07 JANUARY 2019
Microsoft Exchange Server Vulnerable to Exploit from a Simple Email
Microsoft users are urged to update their systems following the discovery of a malicious vulnerability in Microsoft Exchange
The remote code execution vulnerabilities (CVE-2019-0547 and CVE-2019-0586), according to Microsoft, exist in Microsoft Exchange software when the software fails to properly handle objects in memory. They can be exploited by merely sending an email to a vulnerable server.
An attacker who successfully exploited the vulnerability could run arbitrary code in the context of the system user. The hacker could then install programs; view, change or delete data; or create new accounts.

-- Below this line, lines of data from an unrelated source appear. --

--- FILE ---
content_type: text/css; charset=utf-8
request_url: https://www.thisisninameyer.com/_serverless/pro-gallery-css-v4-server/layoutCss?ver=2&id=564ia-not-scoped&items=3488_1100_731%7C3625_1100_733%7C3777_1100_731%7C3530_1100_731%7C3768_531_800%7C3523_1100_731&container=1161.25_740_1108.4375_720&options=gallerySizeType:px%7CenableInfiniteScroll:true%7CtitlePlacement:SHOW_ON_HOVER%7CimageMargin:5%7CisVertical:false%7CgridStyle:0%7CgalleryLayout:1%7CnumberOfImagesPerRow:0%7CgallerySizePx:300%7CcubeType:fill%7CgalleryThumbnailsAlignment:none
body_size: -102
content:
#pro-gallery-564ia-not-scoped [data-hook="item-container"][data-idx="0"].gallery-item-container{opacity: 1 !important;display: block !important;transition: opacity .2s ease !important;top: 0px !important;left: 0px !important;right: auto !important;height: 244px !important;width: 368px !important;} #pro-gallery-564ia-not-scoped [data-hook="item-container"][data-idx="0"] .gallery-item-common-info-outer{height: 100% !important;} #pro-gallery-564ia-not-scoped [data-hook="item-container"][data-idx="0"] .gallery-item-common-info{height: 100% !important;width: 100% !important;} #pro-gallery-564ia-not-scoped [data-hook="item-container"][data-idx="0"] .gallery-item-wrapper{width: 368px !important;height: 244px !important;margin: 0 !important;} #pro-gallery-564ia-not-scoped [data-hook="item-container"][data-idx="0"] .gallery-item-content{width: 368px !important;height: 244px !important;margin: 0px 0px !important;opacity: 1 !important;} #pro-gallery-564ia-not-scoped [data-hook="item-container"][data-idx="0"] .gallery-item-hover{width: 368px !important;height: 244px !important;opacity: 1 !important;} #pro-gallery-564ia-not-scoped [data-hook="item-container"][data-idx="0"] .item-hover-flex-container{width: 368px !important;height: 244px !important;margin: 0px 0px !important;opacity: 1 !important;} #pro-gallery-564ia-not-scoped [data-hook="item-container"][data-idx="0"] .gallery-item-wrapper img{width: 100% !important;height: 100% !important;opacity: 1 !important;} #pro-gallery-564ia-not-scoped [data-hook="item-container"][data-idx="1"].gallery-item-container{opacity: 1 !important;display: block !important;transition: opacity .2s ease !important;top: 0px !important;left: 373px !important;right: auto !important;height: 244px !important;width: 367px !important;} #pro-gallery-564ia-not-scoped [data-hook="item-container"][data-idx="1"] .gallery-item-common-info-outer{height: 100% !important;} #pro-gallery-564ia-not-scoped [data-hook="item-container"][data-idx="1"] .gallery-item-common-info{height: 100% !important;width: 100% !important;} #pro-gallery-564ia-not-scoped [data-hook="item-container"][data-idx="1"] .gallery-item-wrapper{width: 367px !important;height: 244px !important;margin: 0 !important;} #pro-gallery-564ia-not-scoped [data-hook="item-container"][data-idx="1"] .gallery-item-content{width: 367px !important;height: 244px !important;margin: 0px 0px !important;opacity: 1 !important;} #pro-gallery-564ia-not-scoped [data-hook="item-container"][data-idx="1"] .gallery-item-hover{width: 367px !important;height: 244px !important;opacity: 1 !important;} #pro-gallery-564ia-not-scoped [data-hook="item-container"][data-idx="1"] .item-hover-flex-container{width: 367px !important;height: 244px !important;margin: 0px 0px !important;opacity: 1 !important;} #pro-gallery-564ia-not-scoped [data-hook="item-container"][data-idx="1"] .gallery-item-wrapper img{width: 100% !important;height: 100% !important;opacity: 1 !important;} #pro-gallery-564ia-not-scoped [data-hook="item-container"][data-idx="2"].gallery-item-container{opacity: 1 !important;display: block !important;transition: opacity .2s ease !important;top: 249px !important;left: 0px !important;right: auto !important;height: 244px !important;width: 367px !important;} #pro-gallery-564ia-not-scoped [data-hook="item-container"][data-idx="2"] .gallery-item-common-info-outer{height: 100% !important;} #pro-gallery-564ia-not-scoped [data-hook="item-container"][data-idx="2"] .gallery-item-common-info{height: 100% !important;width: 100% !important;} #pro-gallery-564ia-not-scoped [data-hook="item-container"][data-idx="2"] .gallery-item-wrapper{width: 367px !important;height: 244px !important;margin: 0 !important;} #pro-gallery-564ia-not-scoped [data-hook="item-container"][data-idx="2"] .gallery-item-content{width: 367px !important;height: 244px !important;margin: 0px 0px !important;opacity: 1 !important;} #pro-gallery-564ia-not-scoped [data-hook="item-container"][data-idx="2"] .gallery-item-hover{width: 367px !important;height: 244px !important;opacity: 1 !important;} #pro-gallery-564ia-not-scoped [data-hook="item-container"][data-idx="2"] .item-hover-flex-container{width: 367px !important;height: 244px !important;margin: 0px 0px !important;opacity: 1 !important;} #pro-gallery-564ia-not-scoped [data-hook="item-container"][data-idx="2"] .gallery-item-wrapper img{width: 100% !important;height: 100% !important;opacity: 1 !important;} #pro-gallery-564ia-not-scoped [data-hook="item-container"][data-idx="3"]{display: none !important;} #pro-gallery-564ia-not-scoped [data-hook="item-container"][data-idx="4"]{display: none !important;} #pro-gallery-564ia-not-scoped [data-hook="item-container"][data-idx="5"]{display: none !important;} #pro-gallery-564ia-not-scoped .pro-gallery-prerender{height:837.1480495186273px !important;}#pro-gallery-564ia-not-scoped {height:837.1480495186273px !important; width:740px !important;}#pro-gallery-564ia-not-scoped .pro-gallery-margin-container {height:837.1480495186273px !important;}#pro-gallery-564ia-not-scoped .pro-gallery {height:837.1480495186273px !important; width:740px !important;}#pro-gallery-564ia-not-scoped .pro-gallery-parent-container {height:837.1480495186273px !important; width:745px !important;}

Vulnerability, CVE-2019-0547, has been given Microsoft’s highest Exploit Index rating, meaning the bug is highly exploitable. Receiving emails is a large part of what Exchange is and if not fixed, can be detrimental to your company’s network. Failed exploit attempts can result in denial-of-service conditions.

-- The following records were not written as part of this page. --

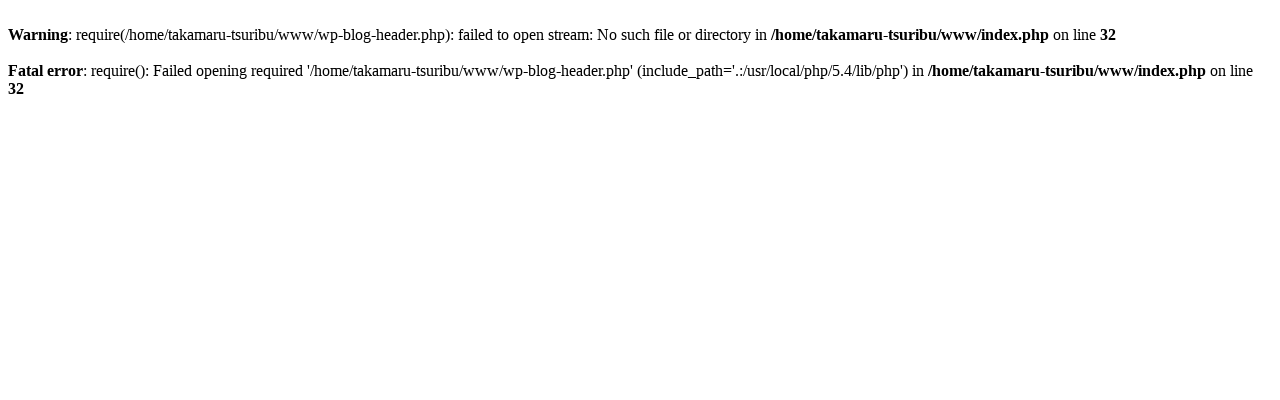

--- FILE ---
content_type: text/html
request_url: http://takamaru-tsuribune.com/v/I985616
body_size: 454
content:













<br />
<b>Warning</b>:  require(/home/takamaru-tsuribu/www/wp-blog-header.php): failed to open stream: No such file or directory in <b>/home/takamaru-tsuribu/www/index.php</b> on line <b>32</b><br />
<br />
<b>Fatal error</b>:  require(): Failed opening required '/home/takamaru-tsuribu/www/wp-blog-header.php' (include_path='.:/usr/local/php/5.4/lib/php') in <b>/home/takamaru-tsuribu/www/index.php</b> on line <b>32</b><br />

The technology giant’s update focuses on the vulnerability by correcting how Microsoft Exchange handles the objects in memory.
Alongside the above, the patch for CVE-2019-0550 and CVE-2019-0551 should be noted as high priority. These represent a pair of remote code execution vulnerabilities in Windows Hyper-V, which if exploited, could allow the attackers to execute arbitrary code on the host operating system.

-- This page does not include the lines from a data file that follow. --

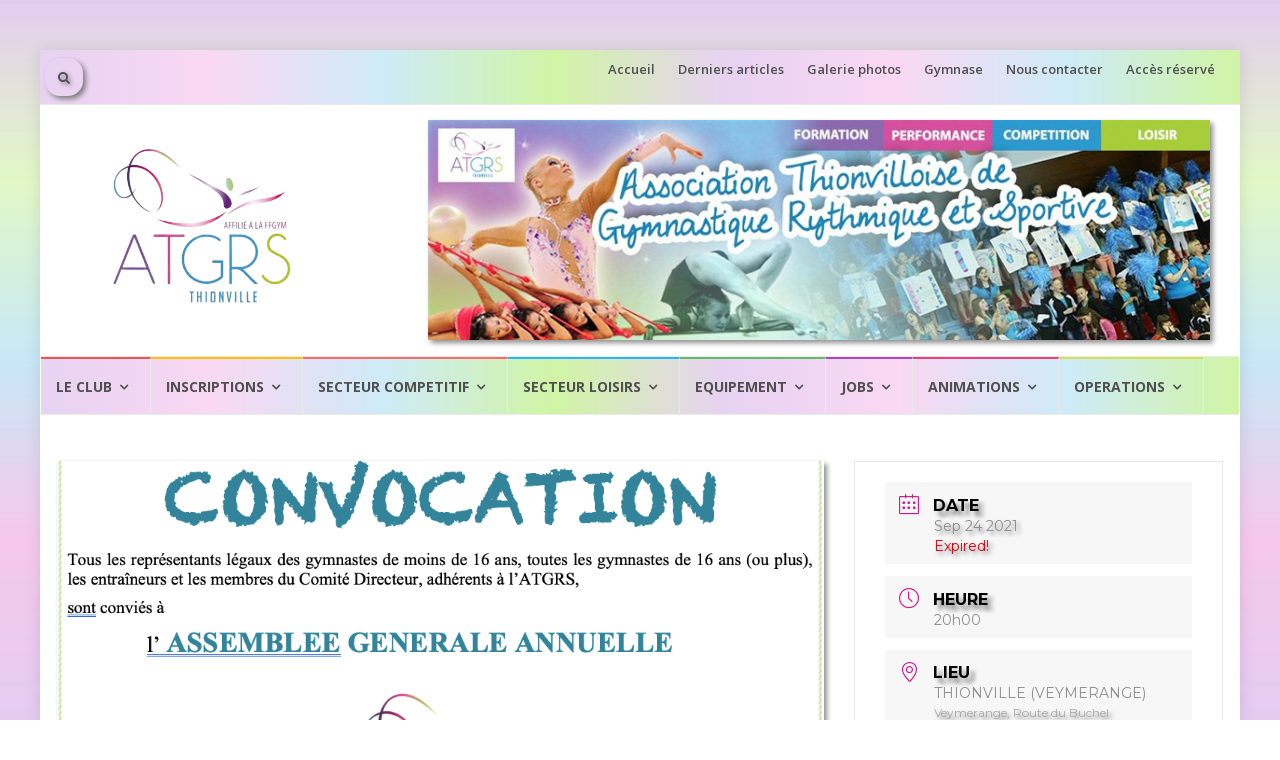

--- FILE ---
content_type: text/css
request_url: http://atgrs.fr/wp-content/themes/islemag-child/style.css?ver=6.9
body_size: 167
content:
/*
Theme Name: islemag-child
Description: Thème enfant pour le site de l'ATGRS
Author: Bleser Valérie
Author URI: https://www.vbl-digital.com
Template: islemag
Version: 1.0
*/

Overall, the majority of issues released this month were detected in the scripting engines of the Edge and Internet Explorer browsers and concerned remote code execution vulnerabilities.
Fixes were also announced for Office after a remote execution flaw (CVE-2019-0585) was discovered in Word, a disclosure bug in Exchange (CVE-2019-0588), and three cross-site scripting vulnerabilities in SharePoint.